What, then, in the event of a default?

Wong says that Funding Societies handles late or missed payments internally by trying to work with the borrower to reschedule or restructure the loan as best as it can.

“You have to bear in mind this is the risk borne by investors; we are here to facilitate the process. We will see what works for the SMEs. We don’t want to say, ‘We are cutting you off, pay back the loan now’. That kills off the relationship and it’s not fair debt collection practices,” says Wong.

According to the Funding Societies website, the default rate stands at under 4% to 5% of total borrowings on its platform. Most P2P platforms also register default rates of low single-digit percentages.


Where are the banks?

The emergence of P2P lending in Malaysia raises the question of how this will impact conventional banks.
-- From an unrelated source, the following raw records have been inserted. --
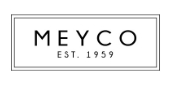 Meyco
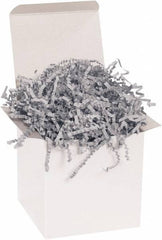 Made in USA - Shredded Crinkle Paper - Industrial Tool & Supply
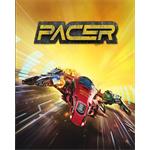 ESD Pacer 7808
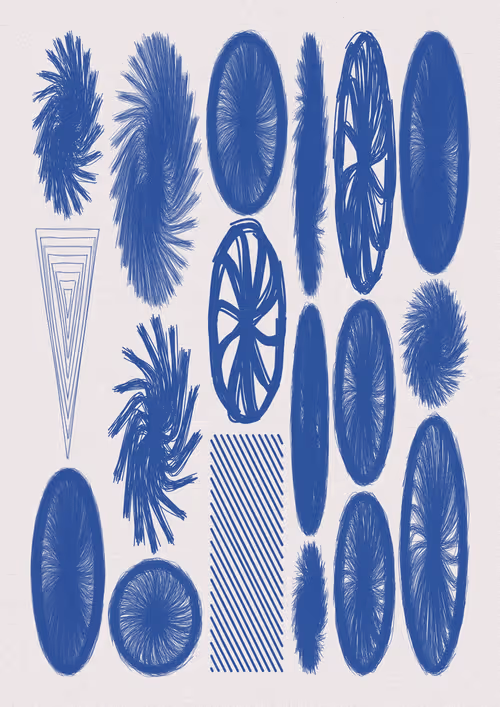 Item #1100000006000037 Media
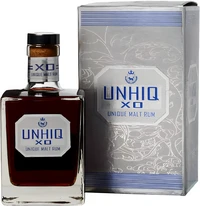 Ром Уник ХО 0.5 л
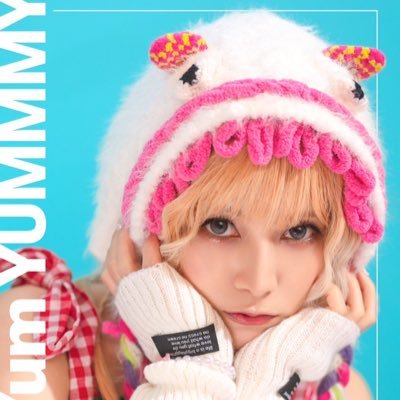 やむやみ✞⃛さんのプロフィール画像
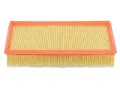 Imagen de Filtro de Aire PA5196 Para Jaguar Xj 2010-2013, Mercedes Benz 300 Series 1993, Mercedes Benz E320 1994-1995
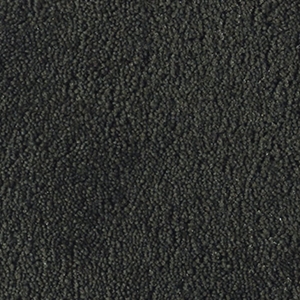 EGE EPOCA MOSS 0845785 400CM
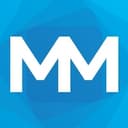 Mobile Mentor logo
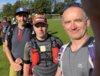 Meldung: 3 Medaillen bei Bayerischen Traillauf Meisterschaften 2024 in Veitshöchheim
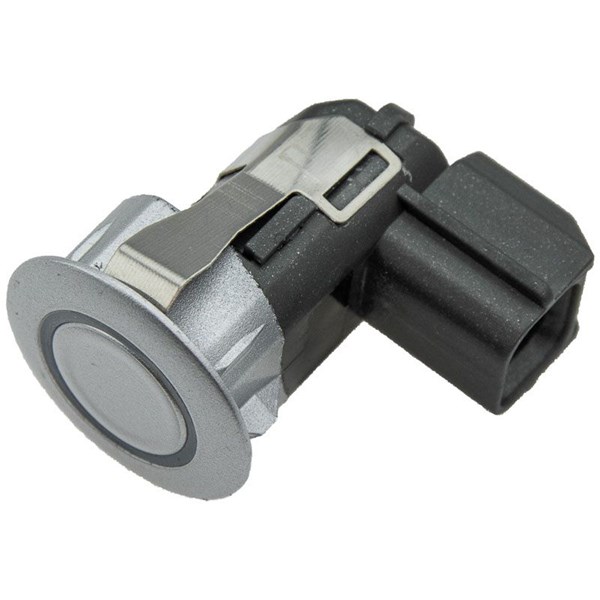 Sensor, parkeringshjälp, Fram, Bak, Ytter, Tvåsidig Nty EPDC-PE-0 NTY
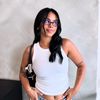 Lorri
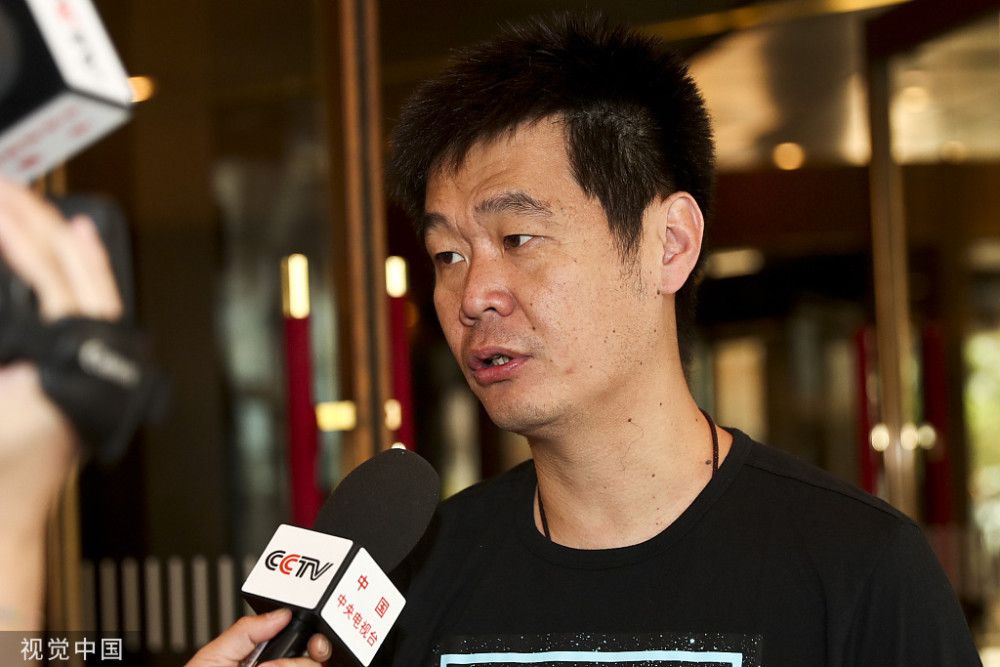 而曼城去年的吸引力不如往年，但最终赢得了三冠王。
Much has been made about the potentially disruptive impact of financial technologies on banks and the status quo of the financial services industry.

In the immediate term, tech industry people and banking analysts say there are no direct impacts on the banks’ existing business.
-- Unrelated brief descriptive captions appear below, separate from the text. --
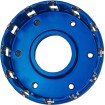 Σετ εξαρτημάτων καλαθιού συμπλέκτη - 2007-17 BIG TWIN S&S CYCLE 560-0406 Σετ εξαρτημάτων καλαθιού συμπλέκτη - 2007-17 BIG TWIN S&S CYCLE 560-0406 thumb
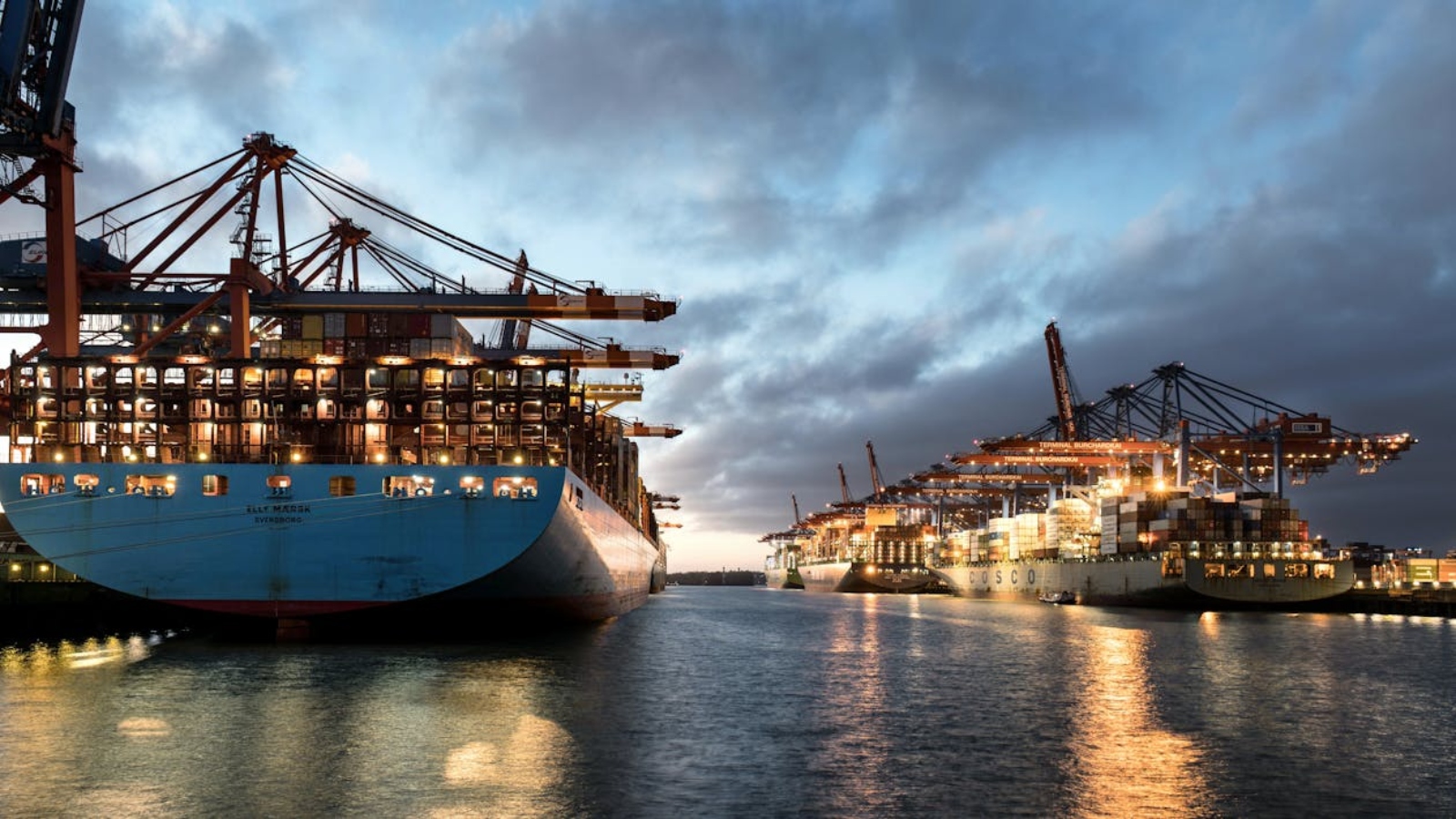 Foto: Wolfgang Weiser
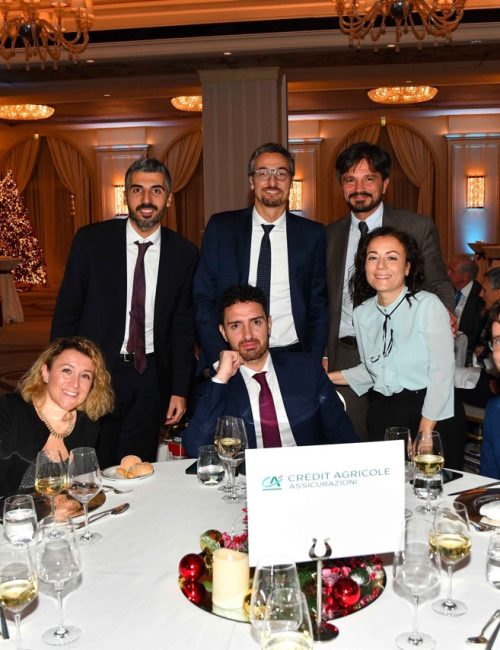 HIS_Awards_2021 - DSC_2367-scaled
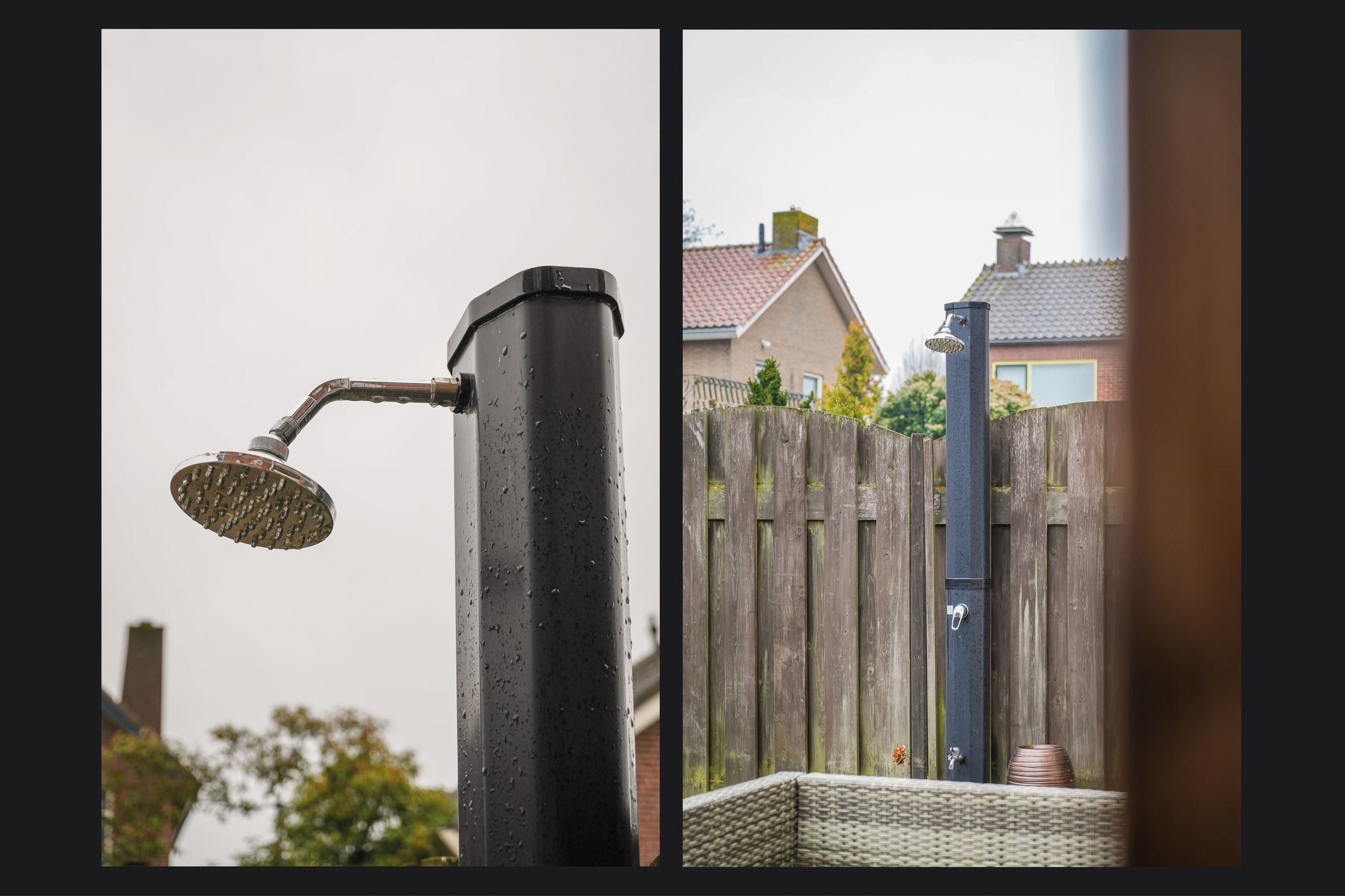 Photo 33 of Sint Victorstraat 52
After all, these micro-enterprises and SMEs are generally not bank customers.

Some, however, wonder if P2P lending could somewhat affect the banks’ CASA (current account and savings account deposits), which is a cheap source of funds for banks. “But this is only if P2P lending grows substantially over the next three to five years, with more and more retail investors considering this as a viable asset class to park their money,” says a banking source.

There are also those who do not believe that marketplace lenders would pose a significant threat to banks in the mass market. Life.SREDA’s Money of the Future 2016 report notes that P2P lending still only amounts of 0.08% of the US$98 trillion in global corporate and household debt.

Nevertheless, there has been intense interest in obtaining a P2P operator’s licence in Malaysia. Those eyeing it see it as akin to a banking licence, leveraging on technology and the openness of regulators in embracing new forms of finance.

SC executive director Chin Wei Min disclosed at a press conference that the commission had received over 50 applications from those keen to be a P2P platform operator.

According to Chin, the applications process also saw some financial institutions participating via partnerships and joint ventures. But based on the six approved, it is clear that local banks did not apply directly to be an operator.

Local banks are certainly not staying on the sidelines.

It is learnt that at least two of the six approved operators are finalising partnerships with domestic banks. Sources say that RHB Bank Bhd is among the local banks that will tie up with one of the approved P2P operators.

The most obvious route for banks is to partner with P2P operators and use them as an incubator of sorts.

An SME that cannot get past banking requirements may be funnelled to a P2P operator. When the SME grows to a certain size or establishes an adequate track record, it can then be funnelled back to the bank.

For example, Funding Societies works with DBS Bank in Singapore and Sinarmas Bank in Indonesia. Funding Societies Malaysia’s Wong says that they are in talks with a few banks and will soon announce a partnership.